Palin appealed, however, and a 2nd U.S. Circuit Court of Appeals panel ruled, 3-0, in 2019 that the expedited proceeding Rakoff held violated the former Alaska governor’s right to try to buttress her case through fact-gathering and depositions of people involved.
That set in motion the trial expected to open this week.
While civil jury trials remain essentially suspended in many parts of the country and criminal jury trials are also rare at the moment, Rakoff seems intent on proceeding with the Palin-Times trial this week. At a telephone conference earlier this month, the judge said he’d presided over six trials since the pandemic began.
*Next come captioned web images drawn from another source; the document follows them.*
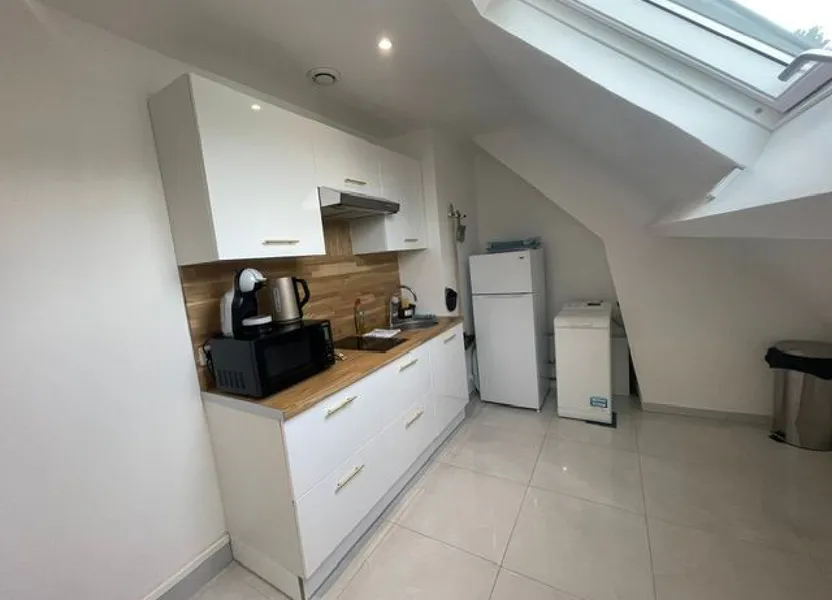 Appartement D 925 à Mers-les-Bains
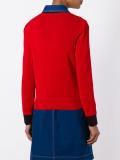 classic cardigan 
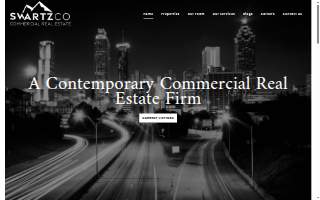Swartz Co Commercial Real Estate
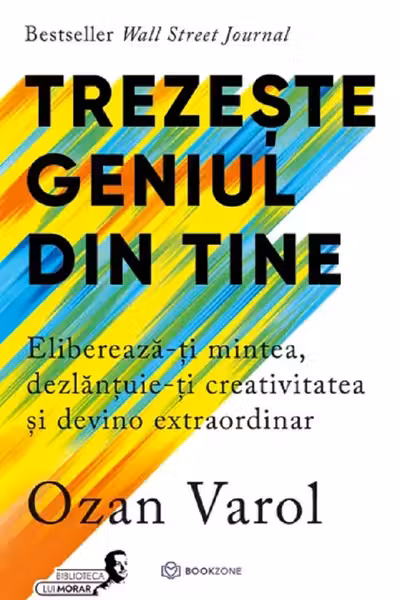 Trezeste geniul din tine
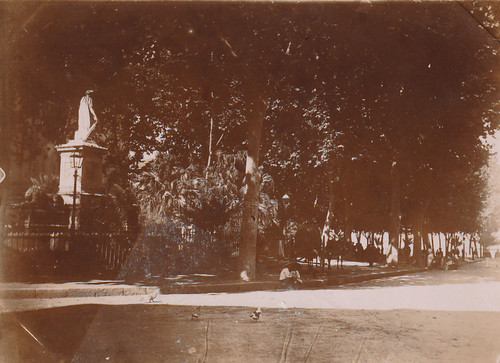 Ancienne photo unique 1897 - photo,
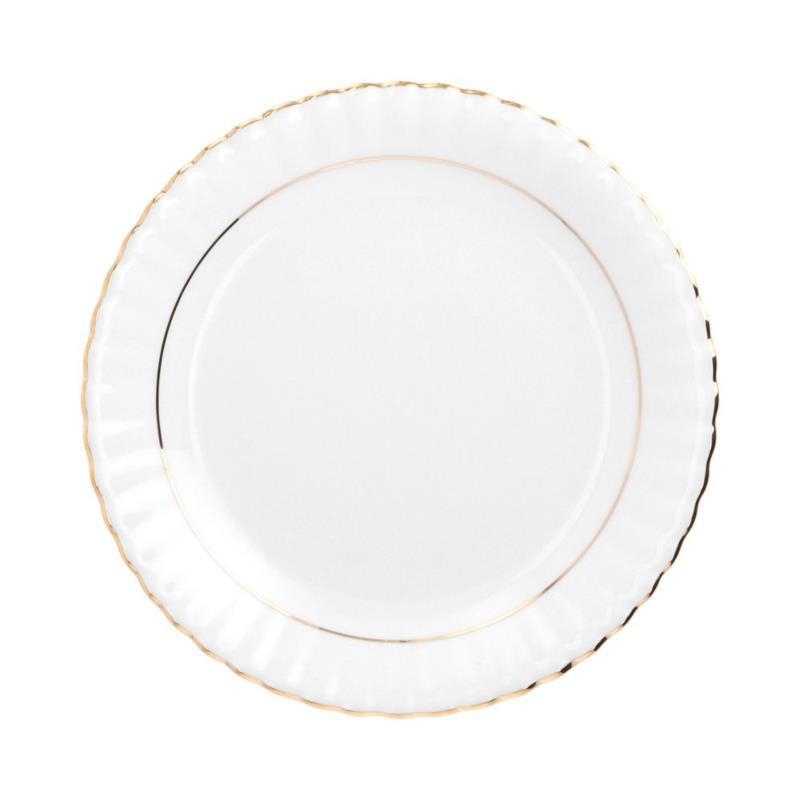 Talerz Chodzież Iwona B014 deserowy 21cm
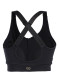 podgląd Biustonosz damski Goldbergh Sculpture Bra Black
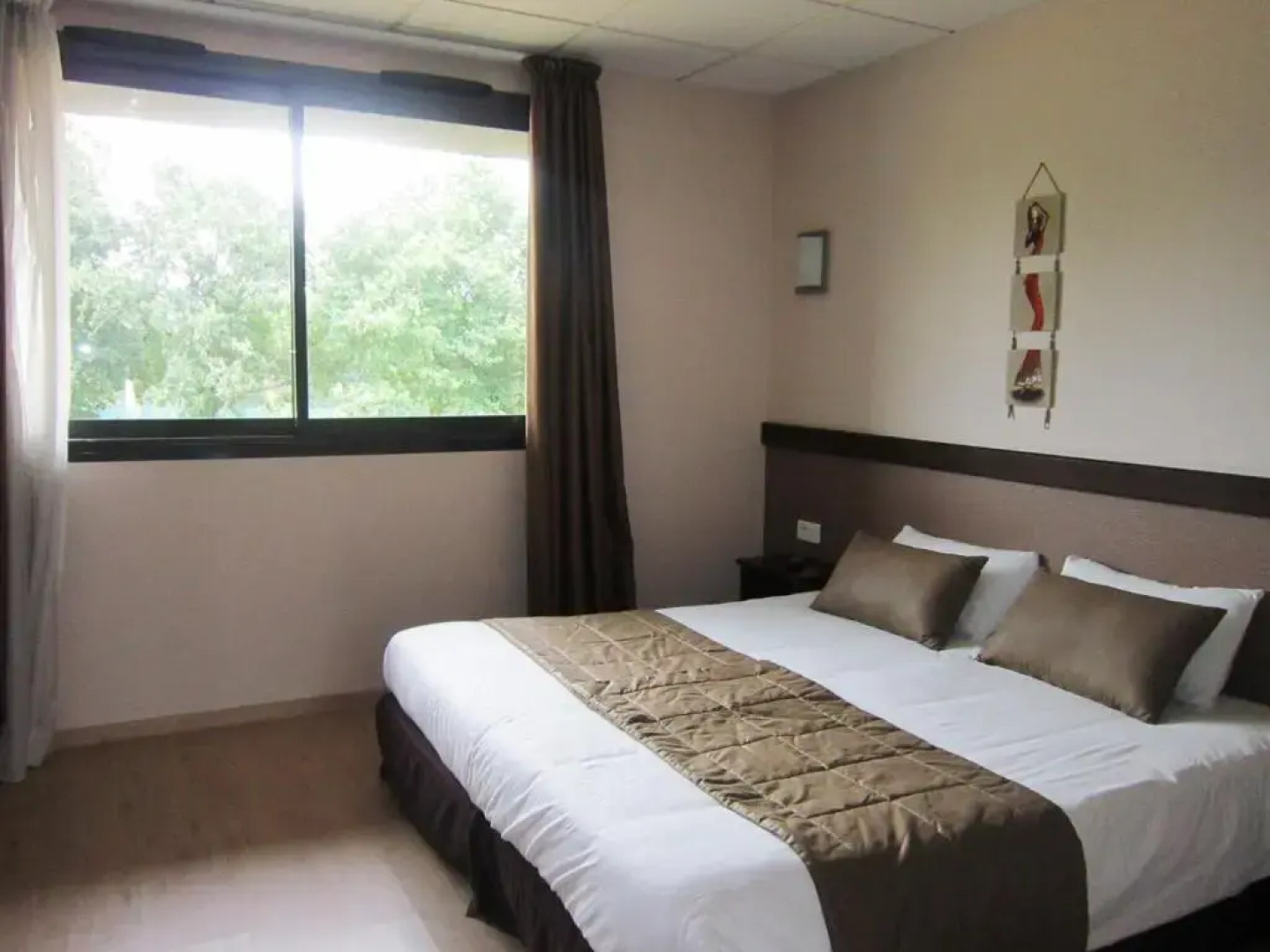 Hôtel Particulier Villa des Marais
While the urgency of trials for jailed criminal defendants has been widely accepted, jurors might be resentful about being called in during a pandemic to decide a civil dispute about an inaccuracy in a four-and-a-half-year-old editorial that was corrected within hours.
Rakoff said 82 people had been summoned for potential jury service in the case. The judge said he planned to seat nine jurors. All members of the jury will have to agree for a verdict to be returned for either the Times or Palin.
The law firm representing the Times, Ballard Spahr, also regularly represents POLITICO and other media outlets in a range of legal matters and litigation.